[INPUT DATA — start]

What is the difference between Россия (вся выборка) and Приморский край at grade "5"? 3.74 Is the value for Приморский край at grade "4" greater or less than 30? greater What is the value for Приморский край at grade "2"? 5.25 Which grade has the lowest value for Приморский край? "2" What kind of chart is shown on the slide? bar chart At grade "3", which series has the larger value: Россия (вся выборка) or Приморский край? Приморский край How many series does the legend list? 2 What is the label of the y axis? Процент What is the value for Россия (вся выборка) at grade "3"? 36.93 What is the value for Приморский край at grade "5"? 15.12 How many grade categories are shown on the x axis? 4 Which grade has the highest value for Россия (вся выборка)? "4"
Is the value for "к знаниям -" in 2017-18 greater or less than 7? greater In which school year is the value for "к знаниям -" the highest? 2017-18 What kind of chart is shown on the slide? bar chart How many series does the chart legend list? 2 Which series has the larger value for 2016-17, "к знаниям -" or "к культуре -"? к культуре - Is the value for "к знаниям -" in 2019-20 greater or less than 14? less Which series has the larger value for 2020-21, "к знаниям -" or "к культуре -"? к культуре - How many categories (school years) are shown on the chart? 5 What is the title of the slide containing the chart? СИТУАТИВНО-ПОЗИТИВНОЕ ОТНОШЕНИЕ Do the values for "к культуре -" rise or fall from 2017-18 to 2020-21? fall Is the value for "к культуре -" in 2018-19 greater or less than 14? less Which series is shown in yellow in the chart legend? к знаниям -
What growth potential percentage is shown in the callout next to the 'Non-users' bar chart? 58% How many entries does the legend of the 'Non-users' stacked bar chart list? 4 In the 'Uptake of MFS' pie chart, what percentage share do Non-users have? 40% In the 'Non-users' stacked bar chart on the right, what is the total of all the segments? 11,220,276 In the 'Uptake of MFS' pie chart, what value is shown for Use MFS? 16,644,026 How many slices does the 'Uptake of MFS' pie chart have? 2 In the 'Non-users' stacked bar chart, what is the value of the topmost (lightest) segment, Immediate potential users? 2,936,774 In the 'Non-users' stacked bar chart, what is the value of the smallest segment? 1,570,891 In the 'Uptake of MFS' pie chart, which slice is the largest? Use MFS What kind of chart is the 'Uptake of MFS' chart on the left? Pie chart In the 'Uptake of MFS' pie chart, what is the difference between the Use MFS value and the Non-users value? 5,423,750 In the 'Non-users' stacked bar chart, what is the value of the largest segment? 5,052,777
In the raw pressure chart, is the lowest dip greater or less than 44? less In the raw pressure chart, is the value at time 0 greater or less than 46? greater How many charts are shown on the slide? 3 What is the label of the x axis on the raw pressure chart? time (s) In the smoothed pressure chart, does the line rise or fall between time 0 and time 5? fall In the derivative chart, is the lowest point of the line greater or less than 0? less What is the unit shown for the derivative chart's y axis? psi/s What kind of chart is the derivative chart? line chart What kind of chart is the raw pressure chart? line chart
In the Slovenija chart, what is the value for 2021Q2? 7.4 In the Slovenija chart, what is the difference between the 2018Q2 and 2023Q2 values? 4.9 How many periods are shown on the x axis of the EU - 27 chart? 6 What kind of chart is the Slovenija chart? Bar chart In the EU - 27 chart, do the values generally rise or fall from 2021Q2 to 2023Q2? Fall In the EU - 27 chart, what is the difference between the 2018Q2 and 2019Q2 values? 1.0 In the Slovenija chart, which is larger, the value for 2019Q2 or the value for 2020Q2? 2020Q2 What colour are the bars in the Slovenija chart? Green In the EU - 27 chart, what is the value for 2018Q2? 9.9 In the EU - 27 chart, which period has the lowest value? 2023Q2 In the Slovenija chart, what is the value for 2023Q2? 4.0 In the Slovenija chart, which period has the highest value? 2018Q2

[INPUT DATA — finish]

• [THE TASK]:
Output the lines from the start of the items through the line containing "in 2017-18 greater", inclusive, exactly as they appear.

• [TASK RESPONSE]:
What is the difference between Россия (вся выборка) and Приморский край at grade "5"? 3.74 Is the value for Приморский край at grade "4" greater or less than 30? greater What is the value for Приморский край at grade "2"? 5.25 Which grade has the lowest value for Приморский край? "2" What kind of chart is shown on the slide? bar chart At grade "3", which series has the larger value: Россия (вся выборка) or Приморский край? Приморский край How many series does the legend list? 2 What is the label of the y axis? Процент What is the value for Россия (вся выборка) at grade "3"? 36.93 What is the value for Приморский край at grade "5"? 15.12 How many grade categories are shown on the x axis? 4 Which grade has the highest value for Россия (вся выборка)? "4"
Is the value for "к знаниям -" in 2017-18 greater or less than 7? greater In which school year is the value for "к знаниям -" the highest? 2017-18 What kind of chart is shown on the slide? bar chart How many series does the chart legend list? 2 Which series has the larger value for 2016-17, "к знаниям -" or "к культуре -"? к культуре - Is the value for "к знаниям -" in 2019-20 greater or less than 14? less Which series has the larger value for 2020-21, "к знаниям -" or "к культуре -"? к культуре - How many categories (school years) are shown on the chart? 5 What is the title of the slide containing the chart? СИТУАТИВНО-ПОЗИТИВНОЕ ОТНОШЕНИЕ Do the values for "к культуре -" rise or fall from 2017-18 to 2020-21? fall Is the value for "к культуре -" in 2018-19 greater or less than 14? less Which series is shown in yellow in the chart legend? к знаниям -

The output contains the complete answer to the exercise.